Spaghettoni from Gragnano with chickpea cream, Colonnata lard and cod tripe
Chef Luca Fattoruso
for 4 people
- Big Spaghetti from Gragnano
- Coppadoro extra virgin olive oil
- Colonnata Lard
- Cod tripe
- Lemon peel
- Spring onion
- Fresh rosemary
The watchword here is flavor!
Chef Luca Fattoruso delights us with a dish with an intense and decisive taste that goes well with the strong character of our monocultivar Coppadoro from Coratina olive.
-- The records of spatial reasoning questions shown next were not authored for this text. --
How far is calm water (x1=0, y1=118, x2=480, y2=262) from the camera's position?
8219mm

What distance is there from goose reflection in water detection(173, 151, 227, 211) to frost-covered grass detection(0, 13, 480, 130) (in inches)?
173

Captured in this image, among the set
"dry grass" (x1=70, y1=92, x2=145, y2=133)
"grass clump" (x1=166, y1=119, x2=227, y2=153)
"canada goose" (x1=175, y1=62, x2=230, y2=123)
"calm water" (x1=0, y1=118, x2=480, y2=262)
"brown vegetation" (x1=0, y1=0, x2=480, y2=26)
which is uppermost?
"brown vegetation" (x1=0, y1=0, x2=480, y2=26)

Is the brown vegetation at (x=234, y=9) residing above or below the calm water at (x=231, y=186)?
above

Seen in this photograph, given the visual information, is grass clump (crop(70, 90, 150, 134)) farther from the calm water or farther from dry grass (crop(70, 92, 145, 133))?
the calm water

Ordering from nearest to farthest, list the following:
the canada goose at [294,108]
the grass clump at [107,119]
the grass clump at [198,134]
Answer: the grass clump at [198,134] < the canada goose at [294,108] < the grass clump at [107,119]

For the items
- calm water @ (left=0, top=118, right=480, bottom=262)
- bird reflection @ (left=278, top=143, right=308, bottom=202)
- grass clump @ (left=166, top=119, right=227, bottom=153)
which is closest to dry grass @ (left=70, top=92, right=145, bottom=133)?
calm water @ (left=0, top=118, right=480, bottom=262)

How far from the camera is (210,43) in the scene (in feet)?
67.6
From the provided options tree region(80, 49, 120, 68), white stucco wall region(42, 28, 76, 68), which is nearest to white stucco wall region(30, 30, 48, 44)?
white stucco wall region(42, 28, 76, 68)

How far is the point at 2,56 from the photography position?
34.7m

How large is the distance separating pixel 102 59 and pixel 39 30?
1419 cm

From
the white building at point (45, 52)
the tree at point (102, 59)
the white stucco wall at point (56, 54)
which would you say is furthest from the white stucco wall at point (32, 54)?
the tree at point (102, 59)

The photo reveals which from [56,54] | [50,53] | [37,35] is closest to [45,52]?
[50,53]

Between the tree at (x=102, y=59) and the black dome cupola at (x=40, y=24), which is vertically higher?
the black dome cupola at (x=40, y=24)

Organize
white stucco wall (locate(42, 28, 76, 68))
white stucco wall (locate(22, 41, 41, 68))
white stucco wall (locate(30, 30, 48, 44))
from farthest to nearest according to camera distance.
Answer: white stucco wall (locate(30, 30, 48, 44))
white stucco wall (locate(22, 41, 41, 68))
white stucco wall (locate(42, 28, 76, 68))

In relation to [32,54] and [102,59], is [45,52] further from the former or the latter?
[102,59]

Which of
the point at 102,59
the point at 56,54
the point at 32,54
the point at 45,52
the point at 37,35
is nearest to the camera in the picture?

It is ideal for a good, tasty Sunday lunch.
How to make it?
Blanch the chickpeas in plenty of salted water and set them aside.
Fry the Coppadoro extra virgin olive oil in a pan with a finely chopped spring onion and the Colonnata lard.
Add only a part of the blanched chickpeas, let them flavor and blend to create a cream.
Cook the spaghetti in abundant salted water and in the meantime prepare the cod tripe.
In a pan, sauté a bit of Coppadoro extra virgin olive oil and the spring onion.
As soon as the spring onion begins to cook, add the cod tripe, the previously cooked whole chickpeas and the chickpea cream.
Cook for a few minutes.
As soon as the pasta is ready, pour it into a pan to whisk it.
Serve and finish with grated lemon rind, fresh rosemary and a drizzle of Coppadoro extra virgin olive oil.